L’intelligence artificielle militaire entre vitesse et contrôle

Au Congrès, plusieurs élus cherchent à introduire des garde-fous dans la prochaine loi annuelle d’autorisation de la défense. Les propositions évoquées portent notamment sur l’exigence d’un jugement humain dans les décisions impliquant des systèmes autonomes, ainsi que sur des normes de sécurité applicables aux agents logiciels intégrés aux architectures militaires.

Richard Blumenthal, membre de la commission des forces armées du Sénat, alerte sur le risque d’agents capables de dégrader des systèmes ou de s’introduire dans des environnements numériques sensibles. Mike Rounds, qui préside le sous-comité compétent sur la cybersécurité au sein de cette commission, considère ces dispositions comme une première étape. La commission des forces armées du Sénat constitue l’un des lieux où se négocient ces arbitrages, mais elle ne peut à elle seule imposer le rythme aux programmes opérationnels et industriels du Pentagone.

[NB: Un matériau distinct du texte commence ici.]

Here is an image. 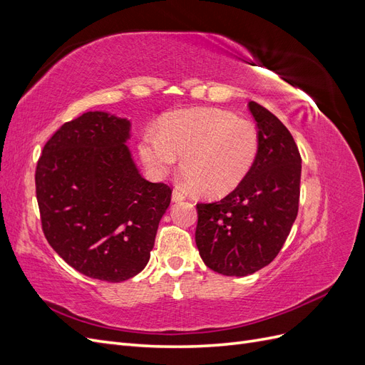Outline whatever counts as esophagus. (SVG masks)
<instances>
[{"label":"esophagus","mask_w":365,"mask_h":365,"mask_svg":"<svg viewBox=\"0 0 365 365\" xmlns=\"http://www.w3.org/2000/svg\"><path fill=\"white\" fill-rule=\"evenodd\" d=\"M184 200H185V195L181 190H178V189H173V192H172V201L173 202H180V201H184Z\"/></svg>","instance_id":"34e87169"}]
</instances>
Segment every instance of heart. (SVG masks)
<instances>
[{
    "label": "heart",
    "instance_id": "obj_1",
    "mask_svg": "<svg viewBox=\"0 0 365 365\" xmlns=\"http://www.w3.org/2000/svg\"><path fill=\"white\" fill-rule=\"evenodd\" d=\"M146 169L164 178L181 155L190 189L219 197L245 180L259 155V132L251 121L222 109L202 108L172 113L160 129L148 128L138 141Z\"/></svg>",
    "mask_w": 365,
    "mask_h": 365
}]
</instances>
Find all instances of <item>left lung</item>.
Instances as JSON below:
<instances>
[{
	"label": "left lung",
	"mask_w": 365,
	"mask_h": 365,
	"mask_svg": "<svg viewBox=\"0 0 365 365\" xmlns=\"http://www.w3.org/2000/svg\"><path fill=\"white\" fill-rule=\"evenodd\" d=\"M257 121L259 155L224 200L197 204L195 240L210 269L245 277L269 264L295 222L302 157L291 132L268 109L248 103Z\"/></svg>",
	"instance_id": "8db88e82"
}]
</instances>
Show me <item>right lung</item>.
<instances>
[{"mask_svg":"<svg viewBox=\"0 0 365 365\" xmlns=\"http://www.w3.org/2000/svg\"><path fill=\"white\" fill-rule=\"evenodd\" d=\"M130 121L90 111L62 125L36 165L43 235L86 277L120 283L145 269L172 190L140 175Z\"/></svg>","mask_w":365,"mask_h":365,"instance_id":"add662e5","label":"right lung"}]
</instances>
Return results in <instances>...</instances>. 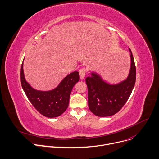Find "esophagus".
Segmentation results:
<instances>
[{
	"label": "esophagus",
	"mask_w": 159,
	"mask_h": 159,
	"mask_svg": "<svg viewBox=\"0 0 159 159\" xmlns=\"http://www.w3.org/2000/svg\"><path fill=\"white\" fill-rule=\"evenodd\" d=\"M86 72V70L85 68H82L79 70V75H80V79H84L85 78Z\"/></svg>",
	"instance_id": "34e87169"
}]
</instances>
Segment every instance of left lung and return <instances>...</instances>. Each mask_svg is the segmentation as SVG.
<instances>
[{"instance_id": "left-lung-1", "label": "left lung", "mask_w": 159, "mask_h": 159, "mask_svg": "<svg viewBox=\"0 0 159 159\" xmlns=\"http://www.w3.org/2000/svg\"><path fill=\"white\" fill-rule=\"evenodd\" d=\"M130 68L128 77L116 84L105 81L96 71H91L86 79L88 89V105L90 111L99 117H107L117 113L128 100L134 89L136 70L131 50Z\"/></svg>"}]
</instances>
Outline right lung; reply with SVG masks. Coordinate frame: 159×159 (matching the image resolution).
I'll return each mask as SVG.
<instances>
[{"instance_id":"obj_1","label":"right lung","mask_w":159,"mask_h":159,"mask_svg":"<svg viewBox=\"0 0 159 159\" xmlns=\"http://www.w3.org/2000/svg\"><path fill=\"white\" fill-rule=\"evenodd\" d=\"M24 61L21 67V84L29 100L36 109L45 117H58L68 107L71 90L80 79L79 72L75 71L68 74L54 89L39 91L33 88L25 80Z\"/></svg>"}]
</instances>
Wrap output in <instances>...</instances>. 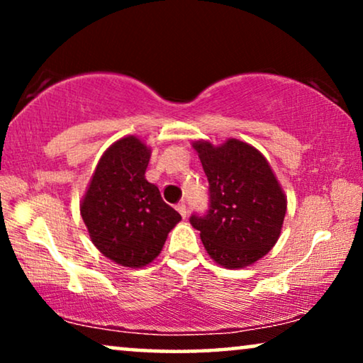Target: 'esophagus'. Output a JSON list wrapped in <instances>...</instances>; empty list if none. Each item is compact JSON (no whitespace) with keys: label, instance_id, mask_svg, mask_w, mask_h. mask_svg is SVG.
<instances>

Le décalage est institutionnel autant que technique. Les procédures législatives prennent des mois, alors que les modèles, les logiciels et leurs usages évoluent par itérations très rapides. À cela s’ajoute la fragmentation de la chaîne de responsabilité : le Congrès fixe des principes et des crédits ; le département de la Défense établit ses doctrines d’emploi ; les commandements les traduisent en besoins ; les industriels fournissent une part déterminante des infrastructures, des données et des modèles.

Dans cette chaîne, l’intelligence artificielle militaire ne se réduit pas aux armes létales autonomes. Elle concerne aussi la maintenance prédictive, le tri de données de renseignement, l’identification de cibles potentielles, la simulation, la protection des réseaux et la gestion des stocks. Plus les fonctions confiées à l’automatisation sont nombreuses, plus la frontière entre assistance et délégation devient difficile à tracer. Le maintien d’un opérateur humain ne garantit donc pas, à lui seul, une maîtrise effective : encore faut-il qu’il dispose du temps, des informations et de l’autorité nécessaires pour contester la recommandation de la machine.

Une dépendance technologique aussi industrielle

Le débat américain ne porte pas seulement sur l’éthique des systèmes autonomes. Il engage la capacité à disposer de composants, de puissance de calcul, de données sécurisées et de compétences techniques sans dépendre d’acteurs dont les intérêts ne coïncident pas nécessairement avec ceux de l’État. L’intelligence artificielle militaire est ainsi devenue un sujet de politique industrielle de défense, au croisement des marchés publics, du cloud, des semi-conducteurs et de la cybersécurité.

La formule d’une force « AI-first » traduit ce basculement : l’IA n’est plus pensée comme un outil ajouté à des capacités existantes, mais comme une couche d’organisation susceptible de reconfigurer les procédures militaires. Cette ambition peut améliorer la rapidité d’analyse et l’allocation des moyens. Elle peut aussi concentrer les risques, lorsqu’un défaut de modèle, une donnée compromise ou une faille logicielle affecte simultanément plusieurs fonctions.

Les alliés européens des États-Unis suivent ce mouvement de près, car leur planification militaire, leurs équipements et leurs échanges de renseignement restent largement interopérables avec les capacités américaines. Pour eux, l’accélération américaine crée une double contrainte : ne pas décrocher dans les technologies duales, sans importer sans examen les standards, les fournisseurs ou les règles d’emploi fixés à Washington.

Le débat au Congrès ne décidera donc pas seulement du cadre américain. Il contribuera à établir les normes opérationnelles d’une technologie déjà inscrite dans la compétition stratégique. L’intelligence artificielle militaire sera jugée moins sur les promesses d’autonomie que sur la capacité des institutions à conserver une responsabilité identifiable lorsque la vitesse des systèmes dépasse celle de la décision politique.